Caminar por Montevideo siempre fue un paseo. No importaba si fuera ir al liceo todas las mañanas o a almorzar a lo de mi abuela. Me encantaba la vida que había en la calle, los árboles, la luz de la mañana. Siempre sentí algo mágico y poderoso al volver por el medio del cantero por Av. Brasil después de tomar una cerveza con amigos. Ahí en el medio de la calle, con las luces apuntándome, me sentía segura y libre.

Hasta que un día el verano pasado, después de vivir un año en Suecia, salí a la calle con una remerita blanca y sin soutien. ¿Por qué? Porque me siento bien y cómoda en esa ropa. ¿Tengo realmente que justificarlo? Salí entusiasmada de poder caminar de Pocitos al Parque Rodo por esas calles que tanto extrañaba. Pero esta vez mas que un paseo, el recorrido se sintió eterno e incómodo. No sé cuántas cuadras caminé, ni cuántos hombres me miraron pero sentí como nunca todas las miradas puestas en mi. Sentí como desde los porteros hasta pibes con sus novias o hijos me miraban de arriba abajo y después directo a la cara como indicando su derecho a observarme. Miradas fijas y desagradables, indisimuladas. Uno a uno pasaban, sin distinción de ningún tipo uno a uno me miraba y escaneaba. Me sentí culpable como si yo hubiera hecho algo para que todos me observaran descaradamente. Sentí un asco profundo por toda la situación y me tapaba con los brazos y una camisa que finalmente me puse por arriba a pesar del calor. Me sentí vulnerada y más que nada tonta. Todos estos años sin percibir esas miradas. Claro que había sido consciente del hombre que me corrió un sábado de mañana mientras iba a un examen de inglés, de gritos o susurros al oído o en quienes me agarraron el brazo con fuerza. Durante mucho tiempo me hacía la que no escuchaba porque sentía que ellos buscaban mi reacción histérica. Pero jamás había percibido las miradas, sutiles, de la peor violencia. Violencia transparente que reflejaba problemas profundos, subyacentes y sin embargo tan presentes en cada una de esas mirada impunes.

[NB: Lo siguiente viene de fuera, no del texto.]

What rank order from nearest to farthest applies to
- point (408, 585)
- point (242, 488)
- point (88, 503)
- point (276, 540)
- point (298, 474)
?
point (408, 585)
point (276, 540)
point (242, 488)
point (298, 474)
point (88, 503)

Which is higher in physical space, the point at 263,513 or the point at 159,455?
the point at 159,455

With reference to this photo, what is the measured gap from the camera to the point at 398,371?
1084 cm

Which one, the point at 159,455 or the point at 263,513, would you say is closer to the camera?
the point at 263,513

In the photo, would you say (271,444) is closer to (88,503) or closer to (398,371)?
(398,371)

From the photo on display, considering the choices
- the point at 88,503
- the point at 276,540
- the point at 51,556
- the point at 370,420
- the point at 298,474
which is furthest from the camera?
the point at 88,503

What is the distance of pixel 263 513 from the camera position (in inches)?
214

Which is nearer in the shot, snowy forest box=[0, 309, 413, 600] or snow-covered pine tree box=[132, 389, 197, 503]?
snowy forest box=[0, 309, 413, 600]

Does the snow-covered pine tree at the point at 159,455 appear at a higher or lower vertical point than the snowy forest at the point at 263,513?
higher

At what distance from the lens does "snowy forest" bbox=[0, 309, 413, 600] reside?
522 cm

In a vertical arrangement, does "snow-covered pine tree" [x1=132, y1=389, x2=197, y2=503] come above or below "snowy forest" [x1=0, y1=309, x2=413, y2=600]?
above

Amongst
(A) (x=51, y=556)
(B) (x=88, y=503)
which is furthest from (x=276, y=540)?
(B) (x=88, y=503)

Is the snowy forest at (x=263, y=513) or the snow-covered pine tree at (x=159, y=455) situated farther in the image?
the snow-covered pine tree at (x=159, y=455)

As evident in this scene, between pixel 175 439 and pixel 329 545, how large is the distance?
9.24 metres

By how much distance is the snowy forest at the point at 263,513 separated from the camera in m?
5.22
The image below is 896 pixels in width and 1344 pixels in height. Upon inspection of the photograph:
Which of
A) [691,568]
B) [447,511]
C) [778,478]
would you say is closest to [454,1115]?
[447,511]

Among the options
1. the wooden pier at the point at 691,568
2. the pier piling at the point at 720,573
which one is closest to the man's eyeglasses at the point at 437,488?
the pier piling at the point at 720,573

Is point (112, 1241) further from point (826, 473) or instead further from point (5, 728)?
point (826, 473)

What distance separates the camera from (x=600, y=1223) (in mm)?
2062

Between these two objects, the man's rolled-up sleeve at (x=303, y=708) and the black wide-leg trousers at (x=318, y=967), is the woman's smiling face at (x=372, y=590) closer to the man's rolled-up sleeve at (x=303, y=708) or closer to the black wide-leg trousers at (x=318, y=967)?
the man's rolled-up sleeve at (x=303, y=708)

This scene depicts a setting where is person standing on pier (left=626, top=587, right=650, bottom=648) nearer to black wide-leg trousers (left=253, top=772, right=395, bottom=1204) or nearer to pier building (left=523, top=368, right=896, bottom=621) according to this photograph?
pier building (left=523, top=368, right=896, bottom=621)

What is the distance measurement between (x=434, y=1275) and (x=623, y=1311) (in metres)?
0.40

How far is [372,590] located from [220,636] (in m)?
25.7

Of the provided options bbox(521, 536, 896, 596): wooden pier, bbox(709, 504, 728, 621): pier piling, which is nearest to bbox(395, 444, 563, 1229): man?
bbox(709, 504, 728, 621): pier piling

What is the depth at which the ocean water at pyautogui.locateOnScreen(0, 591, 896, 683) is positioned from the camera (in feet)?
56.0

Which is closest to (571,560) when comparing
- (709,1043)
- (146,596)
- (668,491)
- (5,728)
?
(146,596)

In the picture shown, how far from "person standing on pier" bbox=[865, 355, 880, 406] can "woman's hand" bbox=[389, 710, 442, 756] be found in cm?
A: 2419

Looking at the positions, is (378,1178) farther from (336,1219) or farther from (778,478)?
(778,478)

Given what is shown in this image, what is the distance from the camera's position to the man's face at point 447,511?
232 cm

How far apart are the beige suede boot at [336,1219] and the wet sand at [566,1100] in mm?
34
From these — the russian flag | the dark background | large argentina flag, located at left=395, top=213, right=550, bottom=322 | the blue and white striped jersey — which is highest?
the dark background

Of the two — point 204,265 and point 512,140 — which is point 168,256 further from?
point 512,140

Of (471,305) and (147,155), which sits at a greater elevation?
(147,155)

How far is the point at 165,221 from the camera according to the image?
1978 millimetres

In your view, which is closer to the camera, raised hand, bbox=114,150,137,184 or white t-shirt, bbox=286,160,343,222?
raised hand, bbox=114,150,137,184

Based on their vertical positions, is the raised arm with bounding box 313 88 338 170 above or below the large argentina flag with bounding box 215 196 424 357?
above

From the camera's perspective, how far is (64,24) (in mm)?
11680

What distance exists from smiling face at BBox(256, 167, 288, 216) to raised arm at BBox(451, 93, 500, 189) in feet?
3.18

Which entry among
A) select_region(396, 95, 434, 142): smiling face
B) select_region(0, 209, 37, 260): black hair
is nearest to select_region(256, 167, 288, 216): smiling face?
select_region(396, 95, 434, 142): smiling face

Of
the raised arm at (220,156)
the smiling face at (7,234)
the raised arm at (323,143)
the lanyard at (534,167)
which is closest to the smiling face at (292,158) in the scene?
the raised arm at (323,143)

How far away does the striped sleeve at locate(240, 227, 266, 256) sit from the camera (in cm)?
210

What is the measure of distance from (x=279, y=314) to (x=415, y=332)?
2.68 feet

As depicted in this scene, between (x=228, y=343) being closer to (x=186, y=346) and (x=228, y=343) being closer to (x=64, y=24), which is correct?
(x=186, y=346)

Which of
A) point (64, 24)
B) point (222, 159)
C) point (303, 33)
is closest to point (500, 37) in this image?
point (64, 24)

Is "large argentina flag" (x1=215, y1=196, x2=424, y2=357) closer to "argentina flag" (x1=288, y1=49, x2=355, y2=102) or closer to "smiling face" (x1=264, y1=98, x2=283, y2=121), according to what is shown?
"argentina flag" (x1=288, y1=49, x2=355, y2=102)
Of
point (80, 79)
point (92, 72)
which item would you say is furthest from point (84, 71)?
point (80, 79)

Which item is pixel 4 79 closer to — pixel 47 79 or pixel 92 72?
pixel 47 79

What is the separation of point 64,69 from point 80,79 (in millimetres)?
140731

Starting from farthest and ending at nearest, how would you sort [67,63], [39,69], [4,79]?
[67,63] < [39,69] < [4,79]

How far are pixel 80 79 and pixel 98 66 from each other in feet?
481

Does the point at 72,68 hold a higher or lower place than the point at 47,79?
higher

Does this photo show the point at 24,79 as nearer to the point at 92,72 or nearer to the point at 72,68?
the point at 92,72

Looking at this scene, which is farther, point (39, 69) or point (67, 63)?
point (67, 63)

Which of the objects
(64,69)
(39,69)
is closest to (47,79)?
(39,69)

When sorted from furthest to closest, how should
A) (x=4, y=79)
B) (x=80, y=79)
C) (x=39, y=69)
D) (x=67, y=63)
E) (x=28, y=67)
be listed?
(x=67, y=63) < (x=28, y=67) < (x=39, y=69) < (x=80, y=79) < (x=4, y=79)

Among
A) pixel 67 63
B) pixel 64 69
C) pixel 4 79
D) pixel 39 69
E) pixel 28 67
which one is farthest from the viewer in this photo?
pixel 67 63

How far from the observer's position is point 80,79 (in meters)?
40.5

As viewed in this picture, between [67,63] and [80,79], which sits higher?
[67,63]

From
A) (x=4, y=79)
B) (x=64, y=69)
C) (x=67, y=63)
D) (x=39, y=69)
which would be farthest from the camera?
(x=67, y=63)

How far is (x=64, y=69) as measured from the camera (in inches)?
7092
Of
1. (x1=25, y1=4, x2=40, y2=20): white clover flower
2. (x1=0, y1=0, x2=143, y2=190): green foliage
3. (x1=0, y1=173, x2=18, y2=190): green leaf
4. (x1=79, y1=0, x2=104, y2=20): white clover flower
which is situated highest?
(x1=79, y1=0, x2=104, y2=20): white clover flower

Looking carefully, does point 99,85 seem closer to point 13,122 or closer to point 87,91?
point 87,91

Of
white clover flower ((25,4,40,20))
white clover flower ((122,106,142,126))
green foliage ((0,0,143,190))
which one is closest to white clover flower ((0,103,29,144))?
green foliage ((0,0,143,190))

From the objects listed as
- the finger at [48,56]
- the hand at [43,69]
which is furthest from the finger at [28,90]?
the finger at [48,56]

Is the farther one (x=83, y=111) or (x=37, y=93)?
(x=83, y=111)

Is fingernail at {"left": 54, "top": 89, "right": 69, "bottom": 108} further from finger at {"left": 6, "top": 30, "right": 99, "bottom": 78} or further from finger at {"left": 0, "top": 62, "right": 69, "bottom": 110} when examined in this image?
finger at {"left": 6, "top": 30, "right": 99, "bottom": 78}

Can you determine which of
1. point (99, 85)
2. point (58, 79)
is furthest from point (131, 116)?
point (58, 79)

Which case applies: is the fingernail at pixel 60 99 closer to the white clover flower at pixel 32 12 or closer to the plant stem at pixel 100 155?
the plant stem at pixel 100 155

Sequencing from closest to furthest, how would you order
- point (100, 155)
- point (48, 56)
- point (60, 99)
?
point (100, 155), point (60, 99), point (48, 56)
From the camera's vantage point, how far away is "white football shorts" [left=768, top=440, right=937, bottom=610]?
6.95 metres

Esa tarde de verano me quitaron lo que más me gusta. Me quitaron mi Montevideo y mi recuerdo (probablemente romantizado) de mis pies en la vereda gris un sábado a la noche.

Capaz que escribo esto por el simple hecho de sangrarlo. Capaz que lo escribo para que todas estemos atentas a las miradas. Para que miremos que hay algo pasando. Para que nos enojemos un poco y capaz un poco tanto que las cosas empiecen a cambiar. Quiero creer que existe en algún espacio-tiempo el Montevideo de las calles arboladas donde camino libre, feliz y empoderada.